**PROVIDED PASSAGE**
I didn’t realize until today, that the word cuckold always applies to the male of the species (no matter what species that is). The female gender apparently gets a much cooler version- the cuckqean. It’s admittedly snappier sounding, but still unpleasant none-the-less.

Apparently, it’s little used because as far as the larger sense of the word’s meaning is concerned there has been no female equivalent of the cuckold. Wronged wives, lovers and friends have historically been figures of sympathy, not jest. The difference has stemmed from the fact that throughout history, a wife’s infidelity meant male power and privilege was upended, the natural order of things usurped. At least that’s the way it’s traditionally been.

Just a bit of lexiconography for your Monday consideration. Abiento.

Friday, November 16, 2007

Three Thanksgiving Quotes


"Thanksgiving Day, a function which originated in New England two or three centuries ago when those people recognized that they really had something to be thankful for - annually, not oftener - if they had succeeded in exterminating their neighbors, the Indians, during the previous twelve months instead of getting exterminated by their neighbors, the Indians. Thanksgiving Day became a habit, for the reason that in the course of time, as the years drifted on, it was perceived that the exterminating had ceased to be mutual and was all on the white man's side, consequently on the Lord's side; hence it was proper to thank the Lord for it and extend the usual annual compliments."
- Mark Twain

"Thanksgiving is a typically American holiday...The lavish meal is a symbol of the fact that abundant consumption is the result and reward of production."
- Ayn Rand

"Turkey: A large bird whose flesh, when eaten on certain religious anniversaries has the peculiar property of attesting piety and gratitude."
- Ambrose Bierce, The Devil's Dictionary

I'm such a cynic. Happy early turkey day.

Thursday, November 15, 2007

Thanksgiving A Week Early- Robert Benchley's Famous Turkey

Everyone who knows me knows that I adore the writers of the Algonquin Round Table. Robert Benchley, side-kick to Dorothy Parker was one of its pithiest. The duality of his family-man façade and literary man about town make him the perfect host for this wonderful little snippet of Thanksgiving cookery advice.

**ROWS**
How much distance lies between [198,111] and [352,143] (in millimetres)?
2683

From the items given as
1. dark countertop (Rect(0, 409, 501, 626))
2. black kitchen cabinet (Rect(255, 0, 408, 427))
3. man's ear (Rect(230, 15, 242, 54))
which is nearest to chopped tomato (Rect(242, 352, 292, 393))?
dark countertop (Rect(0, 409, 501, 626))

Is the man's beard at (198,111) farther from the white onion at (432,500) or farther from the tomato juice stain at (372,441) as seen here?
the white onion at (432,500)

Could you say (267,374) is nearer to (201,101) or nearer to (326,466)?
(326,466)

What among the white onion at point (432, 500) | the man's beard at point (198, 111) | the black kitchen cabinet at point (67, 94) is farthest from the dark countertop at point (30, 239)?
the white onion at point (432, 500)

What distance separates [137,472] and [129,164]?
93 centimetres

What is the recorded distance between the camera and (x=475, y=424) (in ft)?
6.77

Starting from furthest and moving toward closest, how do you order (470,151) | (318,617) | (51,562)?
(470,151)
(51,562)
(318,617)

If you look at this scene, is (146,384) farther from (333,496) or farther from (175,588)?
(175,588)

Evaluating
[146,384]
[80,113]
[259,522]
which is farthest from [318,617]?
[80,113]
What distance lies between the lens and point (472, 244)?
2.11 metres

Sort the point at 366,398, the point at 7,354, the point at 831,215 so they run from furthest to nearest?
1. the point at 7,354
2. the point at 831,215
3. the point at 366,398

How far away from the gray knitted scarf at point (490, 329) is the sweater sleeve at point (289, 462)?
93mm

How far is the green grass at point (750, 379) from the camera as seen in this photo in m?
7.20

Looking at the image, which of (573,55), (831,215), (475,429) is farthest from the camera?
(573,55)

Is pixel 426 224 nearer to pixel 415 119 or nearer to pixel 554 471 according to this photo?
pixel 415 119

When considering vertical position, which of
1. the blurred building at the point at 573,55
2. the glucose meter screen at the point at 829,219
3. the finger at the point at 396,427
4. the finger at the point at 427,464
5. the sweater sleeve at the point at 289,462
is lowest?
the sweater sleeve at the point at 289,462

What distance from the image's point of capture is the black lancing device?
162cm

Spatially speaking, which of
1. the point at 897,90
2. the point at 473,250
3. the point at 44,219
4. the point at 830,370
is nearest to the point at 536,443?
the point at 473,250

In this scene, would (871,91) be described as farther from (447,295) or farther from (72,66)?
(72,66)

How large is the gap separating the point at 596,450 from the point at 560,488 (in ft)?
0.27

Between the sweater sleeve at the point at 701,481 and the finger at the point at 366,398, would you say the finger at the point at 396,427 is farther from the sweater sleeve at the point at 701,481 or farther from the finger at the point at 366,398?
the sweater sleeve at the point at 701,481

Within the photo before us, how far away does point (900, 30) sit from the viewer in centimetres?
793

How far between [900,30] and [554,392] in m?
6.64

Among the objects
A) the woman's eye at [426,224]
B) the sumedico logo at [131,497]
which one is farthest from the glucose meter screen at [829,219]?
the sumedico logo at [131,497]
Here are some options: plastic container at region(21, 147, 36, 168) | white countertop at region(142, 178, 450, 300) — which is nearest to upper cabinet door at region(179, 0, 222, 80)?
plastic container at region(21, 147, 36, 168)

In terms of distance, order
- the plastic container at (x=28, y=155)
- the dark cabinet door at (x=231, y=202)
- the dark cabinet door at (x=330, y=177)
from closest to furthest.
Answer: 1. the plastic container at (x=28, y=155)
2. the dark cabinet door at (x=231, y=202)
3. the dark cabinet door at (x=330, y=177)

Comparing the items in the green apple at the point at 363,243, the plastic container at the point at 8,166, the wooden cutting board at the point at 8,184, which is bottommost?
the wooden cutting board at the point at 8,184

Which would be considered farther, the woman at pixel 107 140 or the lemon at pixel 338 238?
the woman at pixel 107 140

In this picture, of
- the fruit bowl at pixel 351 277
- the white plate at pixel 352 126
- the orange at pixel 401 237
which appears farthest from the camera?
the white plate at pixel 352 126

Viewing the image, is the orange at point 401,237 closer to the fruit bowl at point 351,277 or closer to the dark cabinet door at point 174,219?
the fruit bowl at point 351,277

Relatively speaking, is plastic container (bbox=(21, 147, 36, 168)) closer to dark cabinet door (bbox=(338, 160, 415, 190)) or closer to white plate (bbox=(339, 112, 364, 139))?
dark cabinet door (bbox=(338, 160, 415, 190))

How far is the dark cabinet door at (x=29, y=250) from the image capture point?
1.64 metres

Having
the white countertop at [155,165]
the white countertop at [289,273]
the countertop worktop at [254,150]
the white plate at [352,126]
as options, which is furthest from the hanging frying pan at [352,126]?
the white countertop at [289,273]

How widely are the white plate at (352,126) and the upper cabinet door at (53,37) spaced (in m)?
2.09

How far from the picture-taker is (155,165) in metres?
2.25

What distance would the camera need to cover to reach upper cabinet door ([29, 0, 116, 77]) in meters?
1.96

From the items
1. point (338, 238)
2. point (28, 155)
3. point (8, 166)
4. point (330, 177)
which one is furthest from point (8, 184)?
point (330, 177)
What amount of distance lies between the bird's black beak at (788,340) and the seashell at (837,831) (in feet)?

...

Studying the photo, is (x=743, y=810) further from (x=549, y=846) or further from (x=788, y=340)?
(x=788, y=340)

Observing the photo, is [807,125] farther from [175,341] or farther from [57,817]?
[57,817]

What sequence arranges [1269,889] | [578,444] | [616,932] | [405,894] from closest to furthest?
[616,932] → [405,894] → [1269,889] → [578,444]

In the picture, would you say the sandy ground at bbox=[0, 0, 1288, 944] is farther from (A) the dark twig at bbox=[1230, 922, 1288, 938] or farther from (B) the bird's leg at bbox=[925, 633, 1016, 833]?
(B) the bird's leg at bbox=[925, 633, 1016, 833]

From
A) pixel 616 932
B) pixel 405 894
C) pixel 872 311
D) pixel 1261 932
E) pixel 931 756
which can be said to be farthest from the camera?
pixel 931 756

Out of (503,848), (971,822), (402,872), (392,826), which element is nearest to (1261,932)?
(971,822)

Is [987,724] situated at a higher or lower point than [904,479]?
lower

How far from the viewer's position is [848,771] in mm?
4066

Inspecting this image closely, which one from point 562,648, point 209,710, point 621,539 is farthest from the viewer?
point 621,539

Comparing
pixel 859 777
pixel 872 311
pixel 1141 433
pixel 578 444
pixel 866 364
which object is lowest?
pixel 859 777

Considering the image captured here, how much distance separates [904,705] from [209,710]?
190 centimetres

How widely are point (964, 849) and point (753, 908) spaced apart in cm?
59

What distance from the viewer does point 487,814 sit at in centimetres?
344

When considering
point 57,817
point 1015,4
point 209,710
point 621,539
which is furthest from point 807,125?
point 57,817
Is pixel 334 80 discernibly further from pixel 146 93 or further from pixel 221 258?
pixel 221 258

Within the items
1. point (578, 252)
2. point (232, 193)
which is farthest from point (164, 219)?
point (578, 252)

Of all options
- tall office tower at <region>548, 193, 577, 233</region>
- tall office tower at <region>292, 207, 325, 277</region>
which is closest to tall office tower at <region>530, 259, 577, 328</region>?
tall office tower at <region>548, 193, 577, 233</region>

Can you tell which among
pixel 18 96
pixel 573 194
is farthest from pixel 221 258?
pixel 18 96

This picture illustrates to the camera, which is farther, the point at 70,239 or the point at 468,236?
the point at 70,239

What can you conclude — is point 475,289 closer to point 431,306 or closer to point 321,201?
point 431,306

---

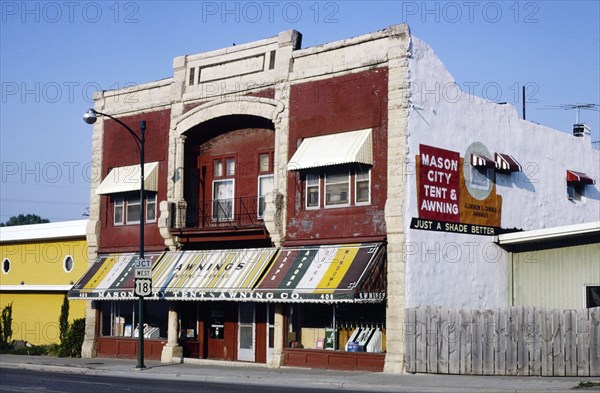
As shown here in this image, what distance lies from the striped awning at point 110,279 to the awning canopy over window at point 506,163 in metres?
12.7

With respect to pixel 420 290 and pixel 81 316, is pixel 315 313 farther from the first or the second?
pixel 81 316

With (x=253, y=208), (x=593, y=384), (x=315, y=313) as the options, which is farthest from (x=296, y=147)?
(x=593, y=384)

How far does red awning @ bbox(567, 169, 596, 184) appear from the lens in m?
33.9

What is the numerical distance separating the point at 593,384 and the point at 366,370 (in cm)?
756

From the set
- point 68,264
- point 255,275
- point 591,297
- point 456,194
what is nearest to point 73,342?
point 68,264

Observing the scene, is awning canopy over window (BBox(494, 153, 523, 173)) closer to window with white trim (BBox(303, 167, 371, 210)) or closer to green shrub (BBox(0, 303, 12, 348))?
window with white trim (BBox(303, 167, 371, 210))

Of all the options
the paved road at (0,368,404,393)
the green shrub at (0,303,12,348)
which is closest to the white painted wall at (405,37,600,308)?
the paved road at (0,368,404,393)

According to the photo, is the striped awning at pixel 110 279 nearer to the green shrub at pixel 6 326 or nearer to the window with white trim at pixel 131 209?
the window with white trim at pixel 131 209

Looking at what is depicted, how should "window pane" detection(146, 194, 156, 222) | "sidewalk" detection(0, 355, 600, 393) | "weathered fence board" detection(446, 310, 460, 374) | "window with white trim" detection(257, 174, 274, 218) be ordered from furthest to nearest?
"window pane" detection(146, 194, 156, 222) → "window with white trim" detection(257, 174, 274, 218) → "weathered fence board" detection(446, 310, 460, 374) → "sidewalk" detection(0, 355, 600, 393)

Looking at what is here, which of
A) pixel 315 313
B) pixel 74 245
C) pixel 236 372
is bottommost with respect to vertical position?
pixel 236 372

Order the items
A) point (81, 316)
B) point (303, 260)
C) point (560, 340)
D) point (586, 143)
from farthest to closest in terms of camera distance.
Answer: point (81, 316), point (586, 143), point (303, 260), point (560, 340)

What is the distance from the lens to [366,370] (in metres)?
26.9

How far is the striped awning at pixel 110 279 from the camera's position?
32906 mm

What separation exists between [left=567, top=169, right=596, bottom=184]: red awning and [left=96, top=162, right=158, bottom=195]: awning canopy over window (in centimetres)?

**YOUR OBJECTIVE**
Using the blog excerpt above, answer each question on its own line:
(a) What date appears above the post titled "Three Thanksgiving Quotes"?
(b) Which book is named as the source of the quotation defining "Turkey"?
(c) Whose side-kick is Robert Benchley said to be?

**SOLUTION TO THE EXERCISE**
(a) Friday, November 16, 2007
(b) The Devil's Dictionary
(c) Dorothy Parker